= SYDI =

SYDI (Script Your Documentation Instantly) is an open source project aimed at assisting system administrators in documenting their networks. Hosted on SourceForge, the project provides scripts that target computers running the Windows and Linux operating systems. The Windows scripts are written in VBScript, while the Linux script is written in Python.

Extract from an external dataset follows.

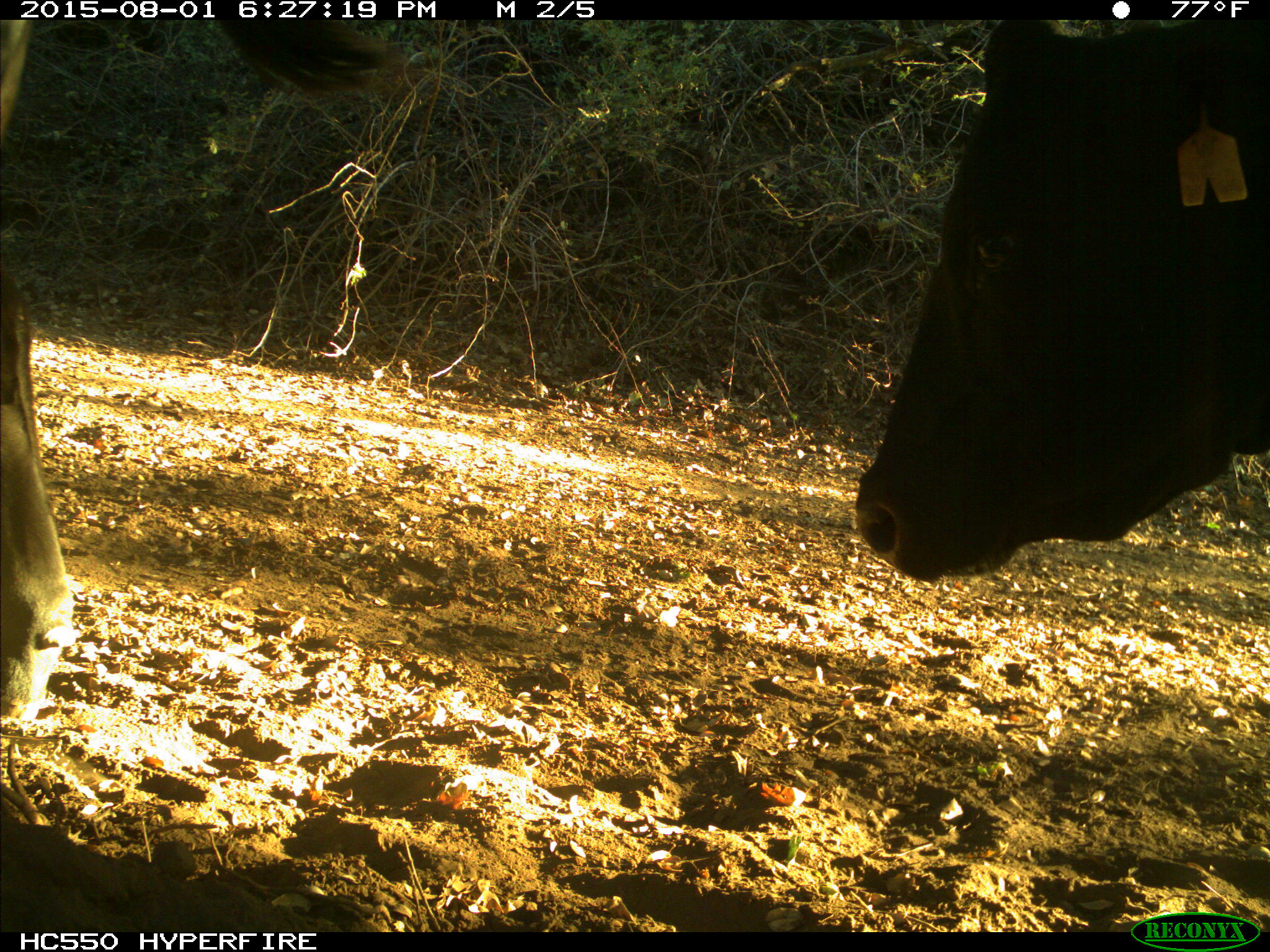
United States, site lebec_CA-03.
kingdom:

Each script serves two basic functions: collecting and reporting. After targeting a system, the script collects information from the target and outputs it to either an XML file or a Microsoft Word document.

SYDI is licensed under the BSD License.

== SYDI components ==
As of version 2.0, SYDI consists of four separate script packages, each of which targets specific operating systems or applications.

=== SYDI-Server ===
SYDI-Server is the most developed script within the SYDI project. It is used to document Windows servers or clients. It collects information with Windows Management Instrumentation (WMI) and by reading the Windows registry. SYDI-Server finds basic hardware settings, installed software, domain membership, network settings etc.

=== SYDI-Exchange ===
SYDI-Exchange is used to document Microsoft Exchange Server organizations. Information is gathered through LDAP queries to the Active Directory where the Exchange information is stored.

=== SYDI-SQL ===
SYDI-SQL is used to document Microsoft SQL (MS SQL) Servers. Information is gathered by using SQL queries against the target server.

=== SYDI-Linux ===
SYDI-Linux is the least developed package within the SYDI project. Information is gathered by reading various files on a Linux system. SYDI-Linux focuses on documenting the Gentoo Linux distribution. Unlike the other SYDI packages, this is not able to write Microsoft Word documents, however the XML file created can be converted into an OpenOffice document.

=== SYDI-SMS ===
SYDI-SMS is an offshoot of the SYDI project. It was created by a Microsoft MVP to document his System Management Server 2003 unlike the other Microsoft-based SYDI packages, this script only create a Word document.

=== SYDI-SCCM ===
SYDI-SCCM is an offshoot of the SYDI project. It was created by a Microsoft MVP to document his System Center Configuration Manager 2007 unlike the other Microsoft-based SYDI packages, this script only create a Word document. This version will document most of CM12 too.

=== SYDI-CM12 ===
SYDI-SCCM is an offshoot of the SYDI project. It was created by a Microsoft MVP to document his System Center Configuration Manager 2012 unlike the other Microsoft-based SYDI packages, this script will only create a Word document. This version will document most of CM12 too.